::: DATA FOR THE TASK

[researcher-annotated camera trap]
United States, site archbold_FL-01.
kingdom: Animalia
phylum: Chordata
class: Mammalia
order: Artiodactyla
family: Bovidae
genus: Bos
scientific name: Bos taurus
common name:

::::::

_EXERCISE OBJECTIVE_
Give back all the data exactly as it was written.

_TASK SOLUTION_
[researcher-annotated camera trap]
United States, site archbold_FL-01.
kingdom: Animalia
phylum: Chordata
class: Mammalia
order: Artiodactyla
family: Bovidae
genus: Bos
scientific name: Bos taurus
common name:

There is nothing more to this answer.